The error you make is, you seem to think that measuring the number of clock cycles a digital system runs in, is somehow equivalent to measuring a voltage on a prototype of a single unit of voltage reference; or measuring a length of a single piece of cut metal. This is not true.
You are
not measuring a system with random error terms; you are measuring a circuit consisting of known digital logic, and if you can enumerate the possible sources of variation and show they do not exist, you have a guaranteed number of cycles.
But I'm sure it's way
easier to do on XMOS, though. I'm sure they have put a lot of thought into providing an easy-to-use, yet accurate simulation models integrated in the IDE. And, most importantly, they have "crippled" the CPU performance by deliberately not including modern-day CPU optimizations that would increase the average processing performance, with the cost of variability in timing.

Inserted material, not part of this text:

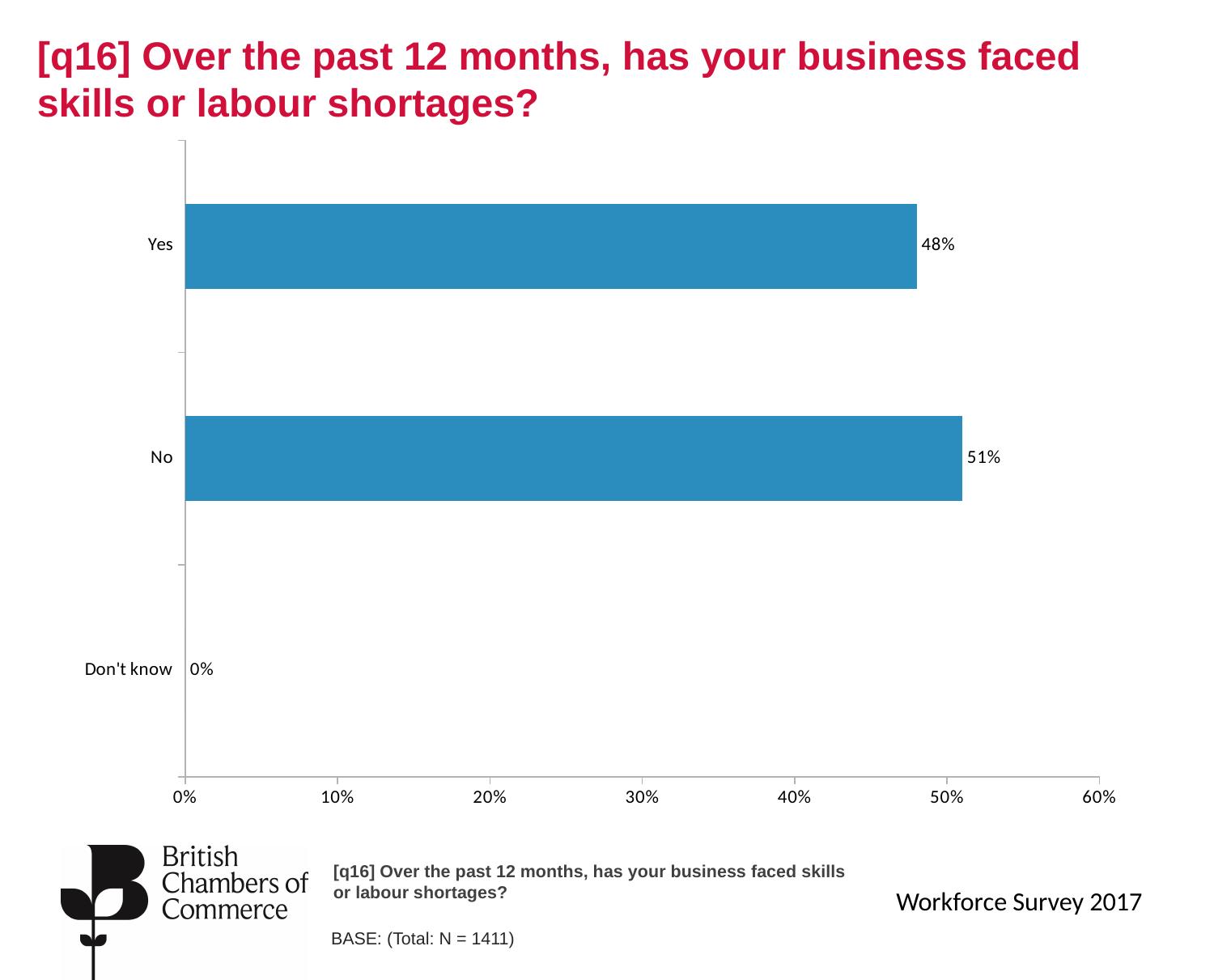
How many response categories are shown on the chart? 3 What is the difference between the "No" and "Yes" percentages? 3% What is the base sample size stated on the slide? N = 1411 Which is larger, the value for "Yes" or the value for "No"? No What percentage of businesses answered "Yes" to facing skills or labour shortages? 48% Is the value for "No" greater or less than 60%? less Is the value for "Yes" greater or less than 40%? greater What is the value shown for "Don't know"? 0% Which response category has the lowest value? Don't know What percentage of businesses answered "No"? 51% What type of chart is shown on the slide? Bar chart Which response category has the highest value? No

If you do timing-accurate work in a modern complex processor like an M7 MCU, you need to
know what those timing-invariable elements are, and know how to either disable them (note: it does not necessarily cripple the performance, because they can be
selectively disabled; like caches on certain memory areas, or just turning things on/off periodically), or how to calculate for the worst-case timing. Latter is more challenging, but completely possible.
I'm sure that if you have
a lot of cycle-accurate work to do, Xcore is likely orders of magnitude easier to work with than a Cortex-M7. And I would love to work with one, if someone would pay me for doing that. For my own projects, I'm defaulting to the most commonly available, most easily second-sourcable parts whenever it's possible, and only resort to specialistic products with their special best-in-class features, when I absolutely must.